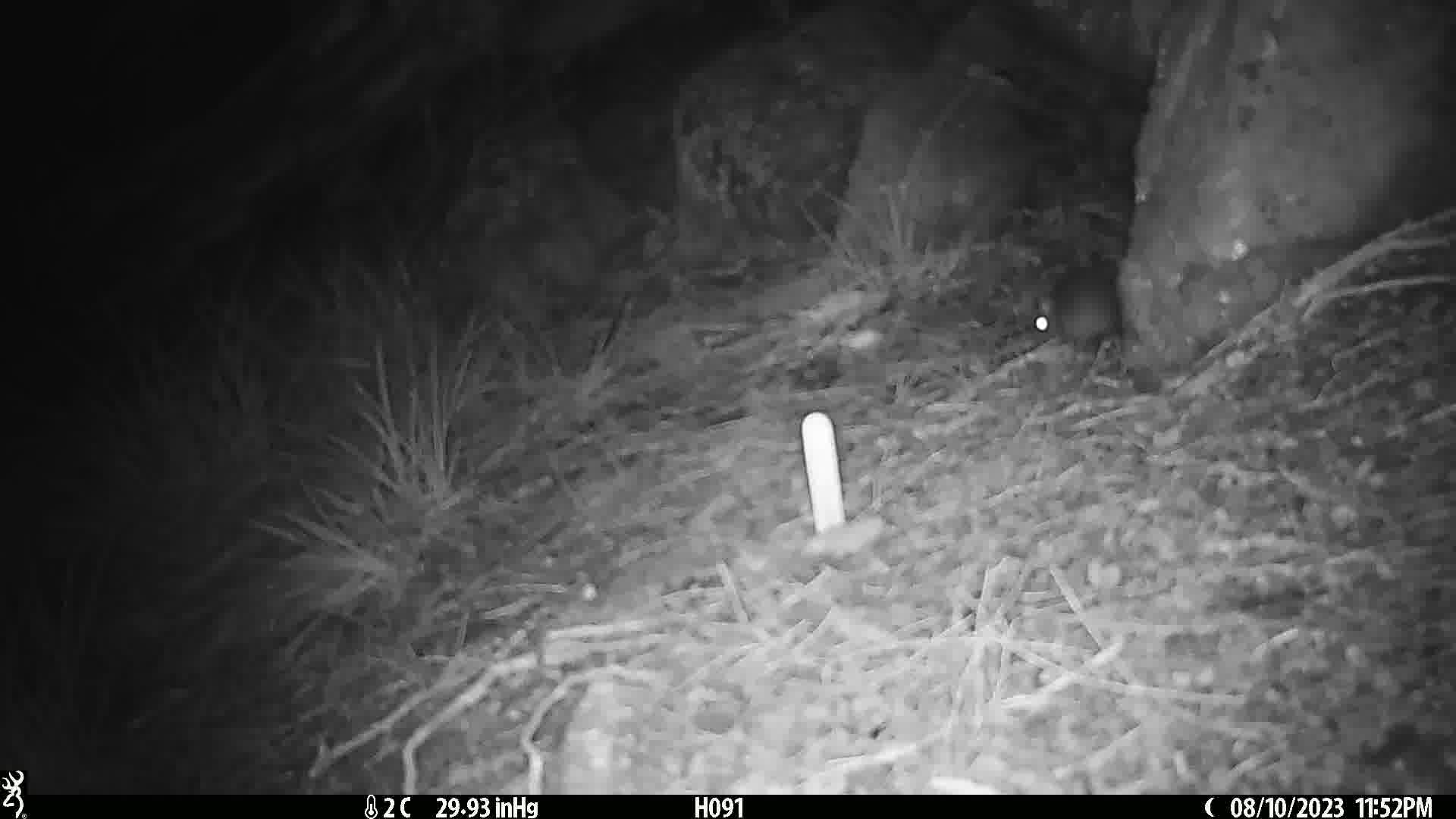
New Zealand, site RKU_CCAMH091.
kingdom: Animalia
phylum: Chordata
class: Mammalia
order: Rodentia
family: Muridae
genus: Rattus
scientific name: Rattus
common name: rat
Rat (Rattus).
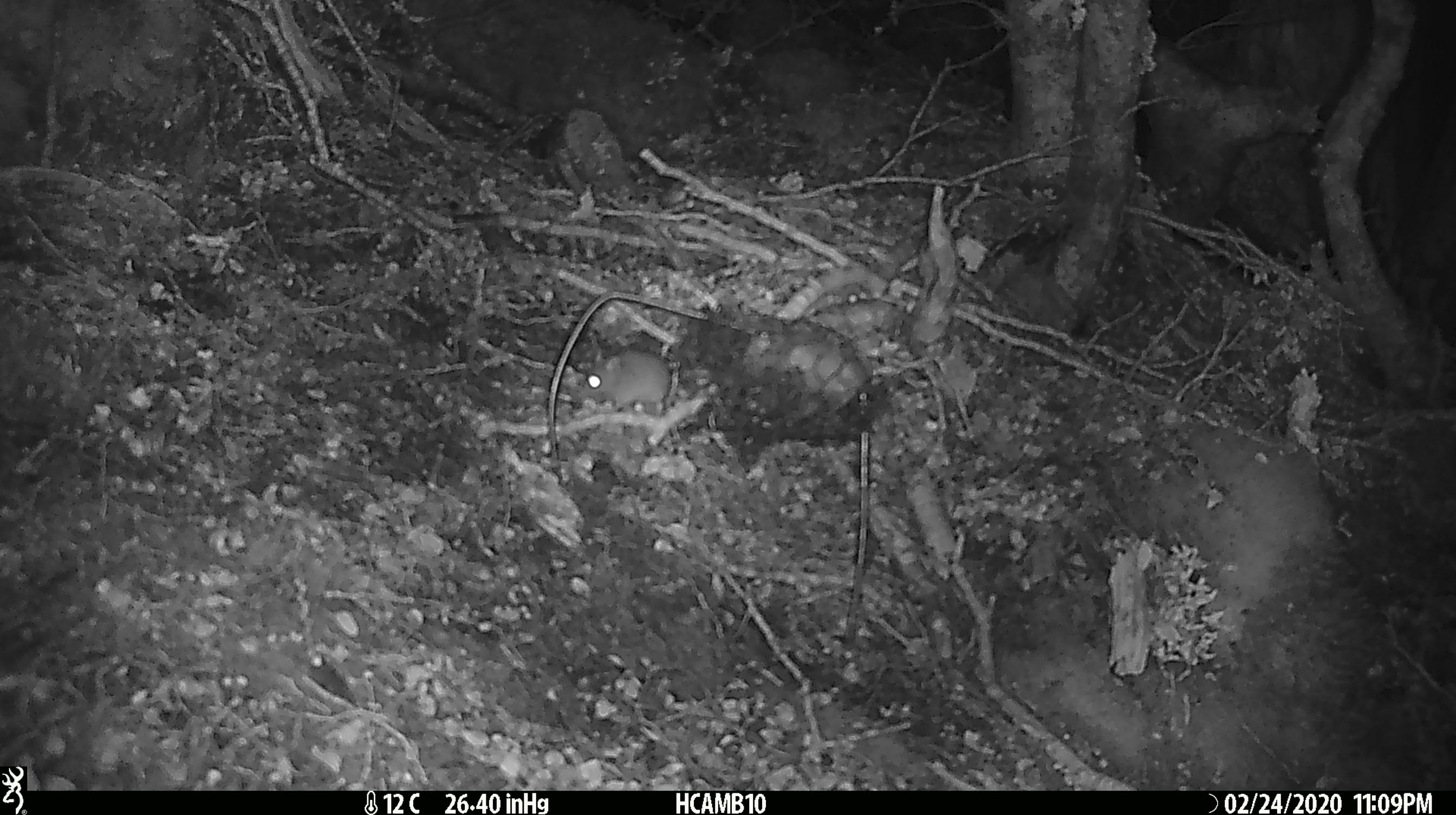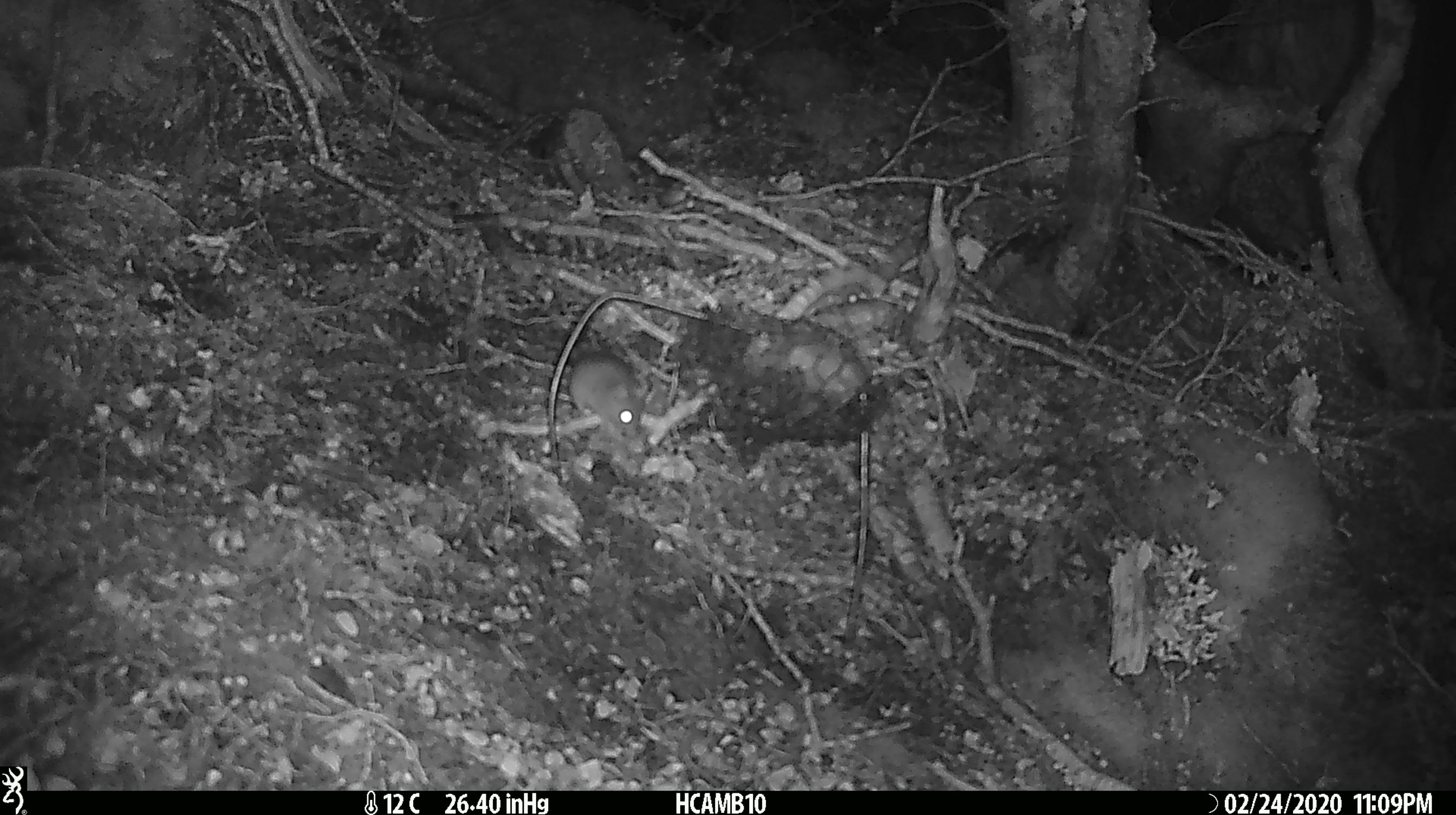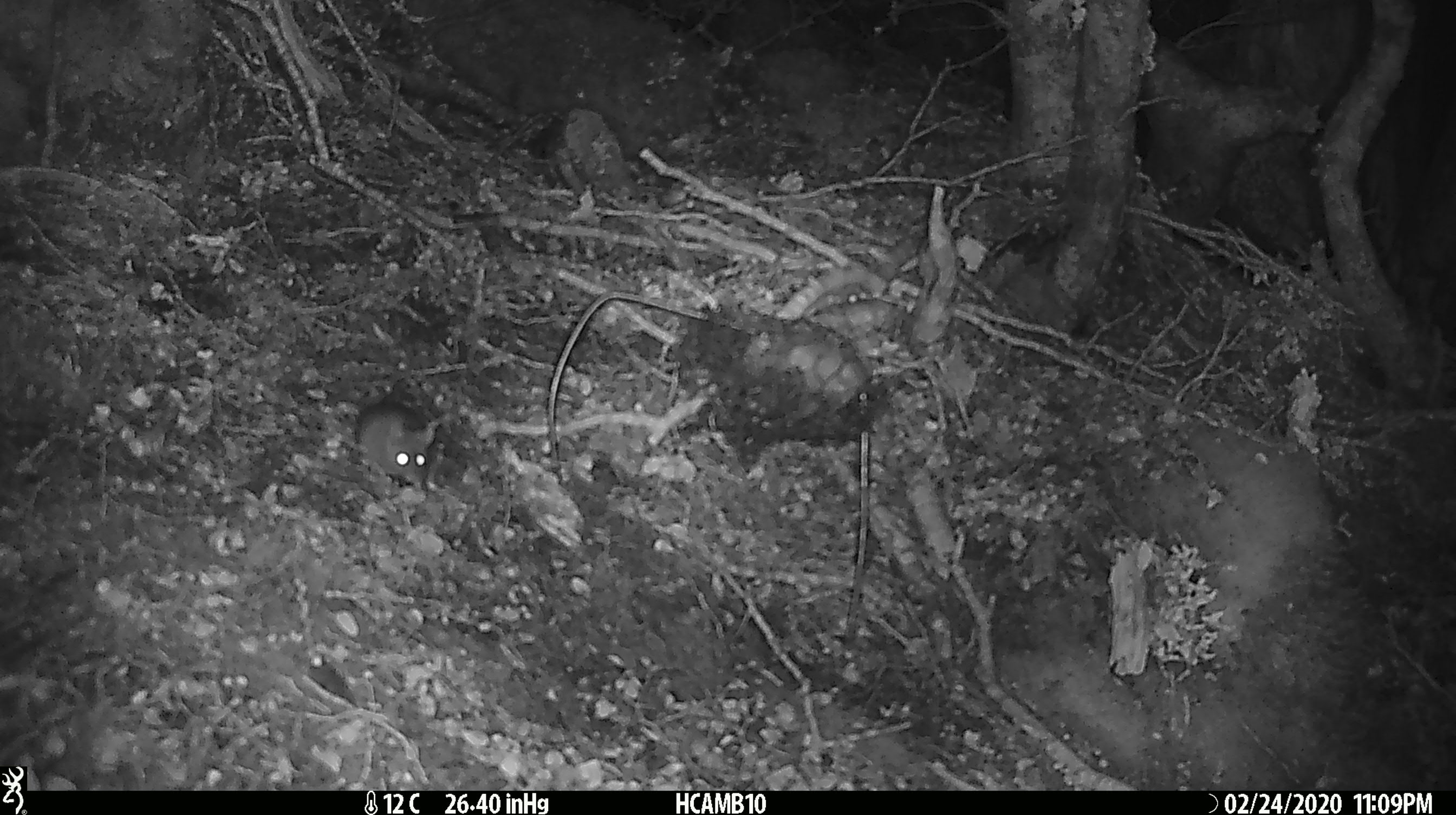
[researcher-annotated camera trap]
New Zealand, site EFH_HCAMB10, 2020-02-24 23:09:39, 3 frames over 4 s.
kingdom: Animalia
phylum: Chordata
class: Mammalia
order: Rodentia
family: Muridae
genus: Mus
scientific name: Mus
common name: mouse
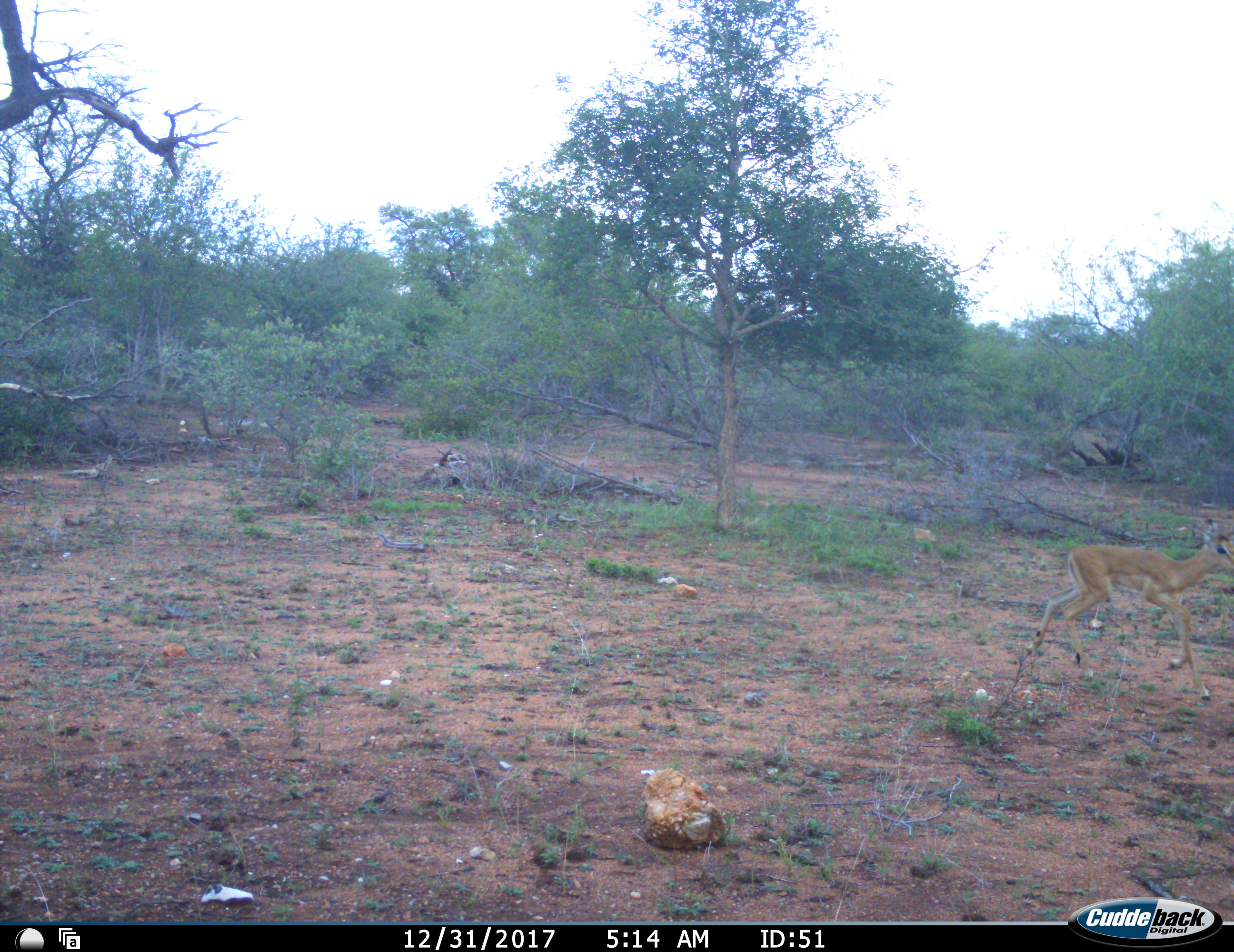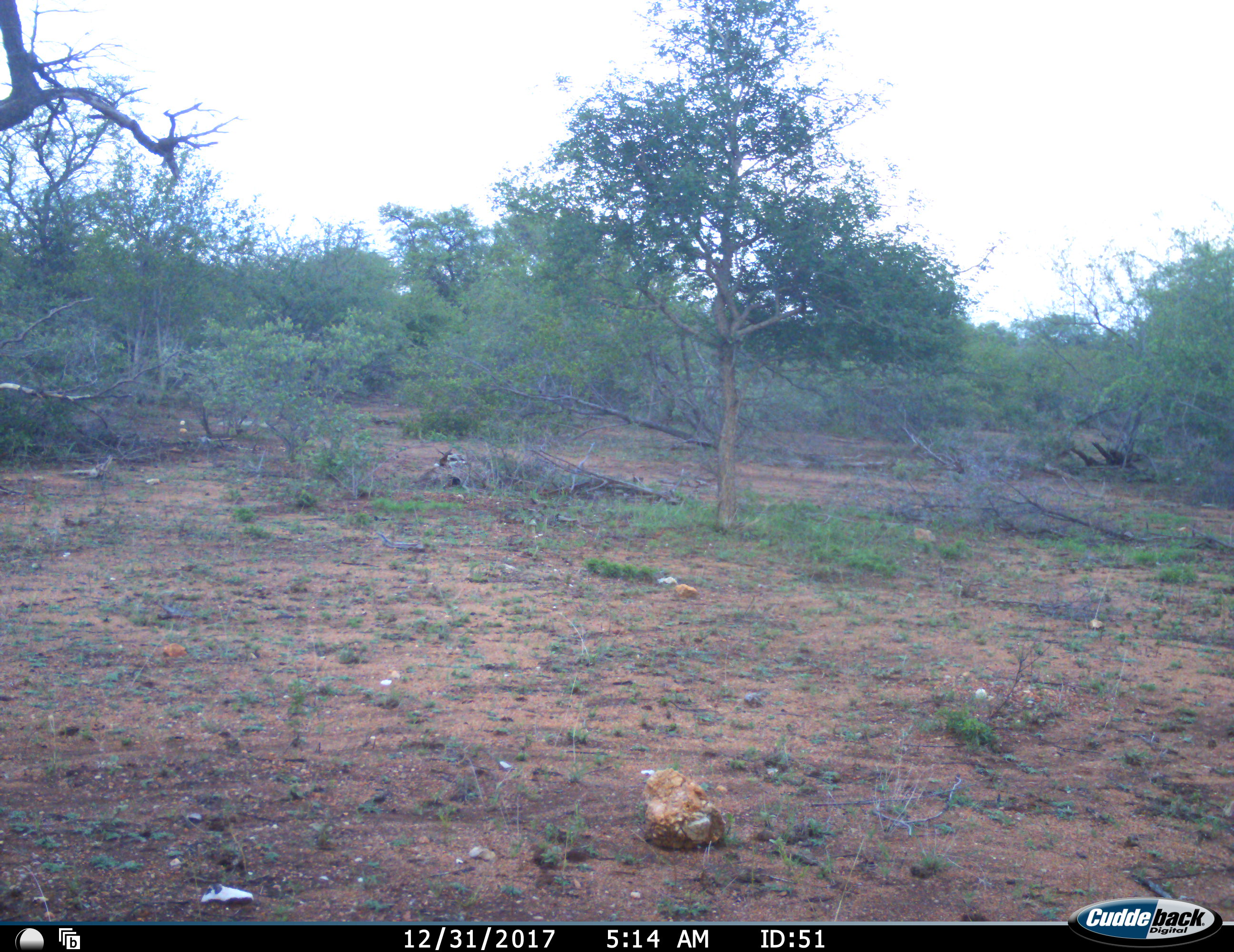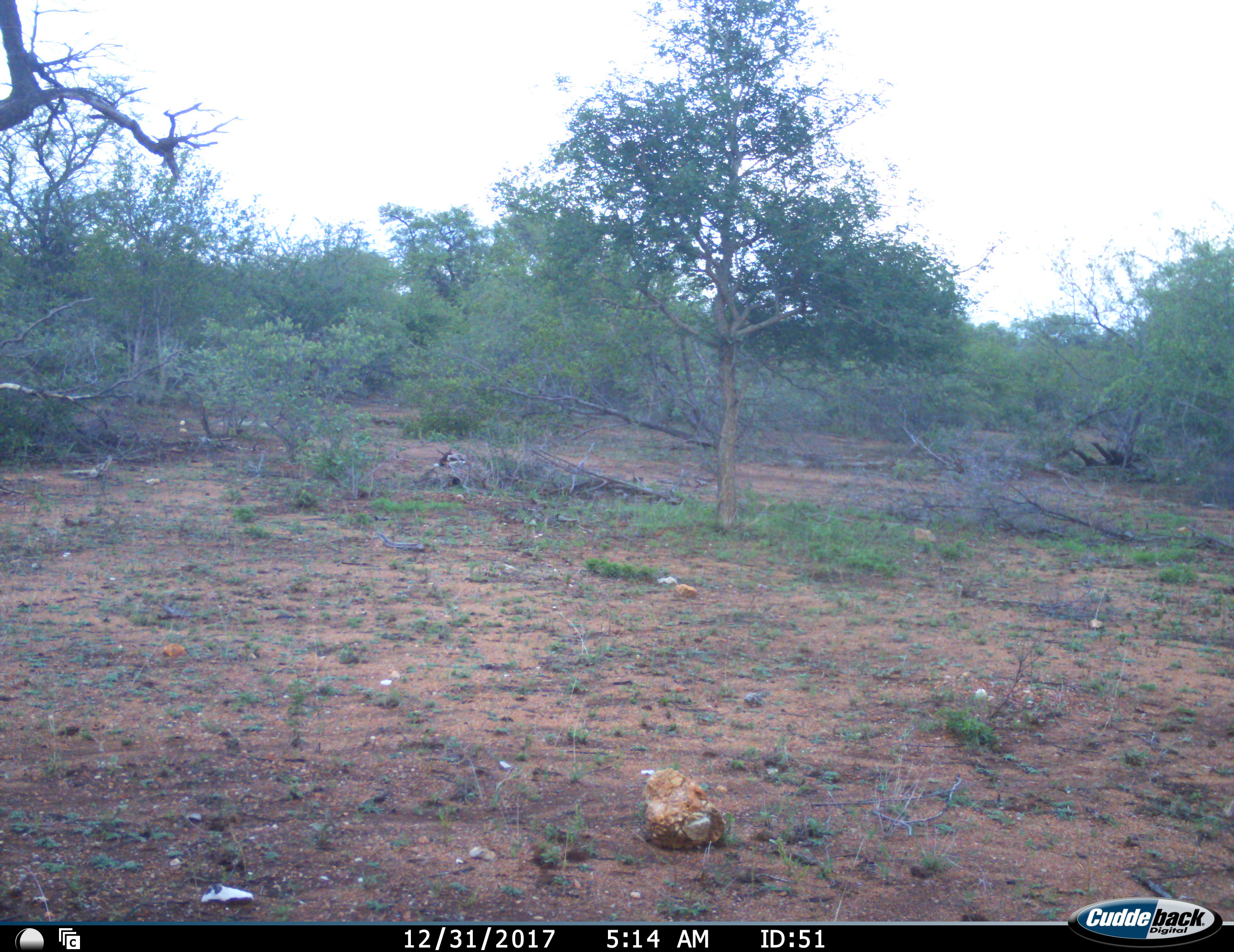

● **Work task**
Please copy out the whole listing exactly as it stands, minus the pictures.

● **Result for this task**
New Zealand, site RKU_CCAMH091.
kingdom: Animalia
phylum: Chordata
class: Mammalia
order: Rodentia
family: Muridae
genus: Rattus
scientific name: Rattus
common name: rat
Rat (Rattus).
[researcher-annotated camera trap]
New Zealand, site EFH_HCAMB10, 2020-02-24 23:09:39, 3 frames over 4 s.
kingdom: Animalia
phylum: Chordata
class: Mammalia
order: Rodentia
family: Muridae
genus: Mus
scientific name: Mus
common name: mouse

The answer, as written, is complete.